Reproduce the following records verbatim, beginning with the line that contains "What is the" and ending after the line that contains "Which of metal". Both of those lines are included.

▶ [Material for this task]:

- - -

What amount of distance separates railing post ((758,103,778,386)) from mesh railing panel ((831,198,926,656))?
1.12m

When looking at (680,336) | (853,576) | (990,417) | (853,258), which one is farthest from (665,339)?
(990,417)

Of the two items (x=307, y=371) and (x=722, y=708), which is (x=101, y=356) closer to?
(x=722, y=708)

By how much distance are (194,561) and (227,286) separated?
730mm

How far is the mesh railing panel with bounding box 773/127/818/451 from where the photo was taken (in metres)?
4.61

- - -

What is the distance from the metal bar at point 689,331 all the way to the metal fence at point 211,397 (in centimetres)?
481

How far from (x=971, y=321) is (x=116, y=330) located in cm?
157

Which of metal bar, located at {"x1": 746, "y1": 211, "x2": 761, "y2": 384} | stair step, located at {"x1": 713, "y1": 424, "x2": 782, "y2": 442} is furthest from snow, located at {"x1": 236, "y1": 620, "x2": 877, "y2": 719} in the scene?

- - -

▶ [Exercise output]:
What is the distance from the metal bar at point 689,331 all the way to the metal fence at point 211,397 (in centimetres)?
481

How far from (x=971, y=321) is (x=116, y=330) located in cm?
157

Which of metal bar, located at {"x1": 746, "y1": 211, "x2": 761, "y2": 384} | stair step, located at {"x1": 713, "y1": 424, "x2": 782, "y2": 442} is furthest from snow, located at {"x1": 236, "y1": 620, "x2": 877, "y2": 719} in the scene?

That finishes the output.